Lizzie and her unhappy counterparts have this in common: Attuned parents. Loving parents. Parents who found tutors for the struggling. Parents who bought musical instruments for the aspiring. Parents who had, in short, “done it all.”
Paul Bohn, a psychiatrist at UCLA, blames parents who “will do anything to avoid having their kids experience even mild discomfort, anxiety, or disappointment—anything less than pleasant.” Child psychologist Dan Kindlon calls this our “discomfort with discomfort.” We don’t want our kids to hurt, fail, or lose, so we go to Herculean efforts to shield them from pain of any kind, an action that is creating college freshmen so fragile deans are calling them “teacups,” says Wendy Mogul, author of The Blessing of the Skinned Knee. Jeff Blume, an L.A. psychologist says we hold tightly to our kids because we need them to fill some emotional hole in our own lives: “We’re confusing our own needs with our kids’ needs and calling it good parenting. . . . If a therapist is telling you to pay less attention to your kid’s feelings, you know something has gotten way out of whack.”
Mogul and Kindlon agree: “[W]hatever form it takes—whether the fixation is happiness or success—parental overinvestment is contributing to a burgeoning generational narcissism that’s hurting our kids.”
It seems our attempts to praise our kids out of poor self-esteem are doing nothing but creating just that. Jean Twenge, co-author of The Narcissism Epidemic, says, “Narcissists are happy when they’re younger because they’re the center of the universe. Their parents act like their servants, shuttling them to any activity they choose and catering to their every desire.
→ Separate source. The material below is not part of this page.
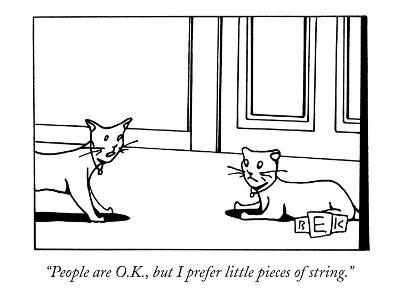 """People are O.K., but I prefer little pieces of string."" - New Yorker Cartoon"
Parents are constantly telling their children how special and talented they are. This gives them an inflated view of their specialness compared to other human beings. Instead of feeling good about themselves, they feel better than everyone else.”
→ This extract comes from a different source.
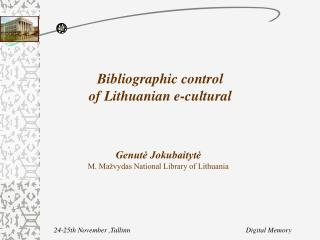 Bibliographic control  of Lithuanian e-cultural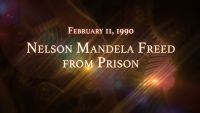 February 11, 1990: Nelson Mandela Freed from Prison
Competition, what naturally kicks the narcissism in kids down a notch or two, is now as outdated as the smallpox vaccine, with most kids’ sports teams negating score keeping and instead giving out awards like the “Spirit” award for the most obnoxious player on the team. Mogul begs parents, “Please let them be devastated at age 6 and not have their first devastation be in college!” She goes on to say, “[P]arents who protect their kids from accurate feedback teach them that they deserve special treatment.” Parental lies that “you can be all you want to be” aren’t fooling anyone, not even the kids.
Turns out that parents who soft pedal around their child’s weaknesses, cover his failures, and Band-Aid every kick in the teeth are raising what Mogul calls a “handicapped royalty.” And these kids—given so many choices growing up, given so much say in their lives, given so much false rah-rahing, cushioned from every blow—cannot and do not build up any immunity against even the teensiest failure. So when, as adults, struggles come, as they inevitably will, they have no idea how to cope. Yet parents keep parenting this way despite studies showing that giving a child too much choice makes him feel “depressed and out of control.”
Hmm. Depressed and out of control. Sounds like something that might make a person seek therapy.
Maybe we ought to do our kids a favor and be worse parents.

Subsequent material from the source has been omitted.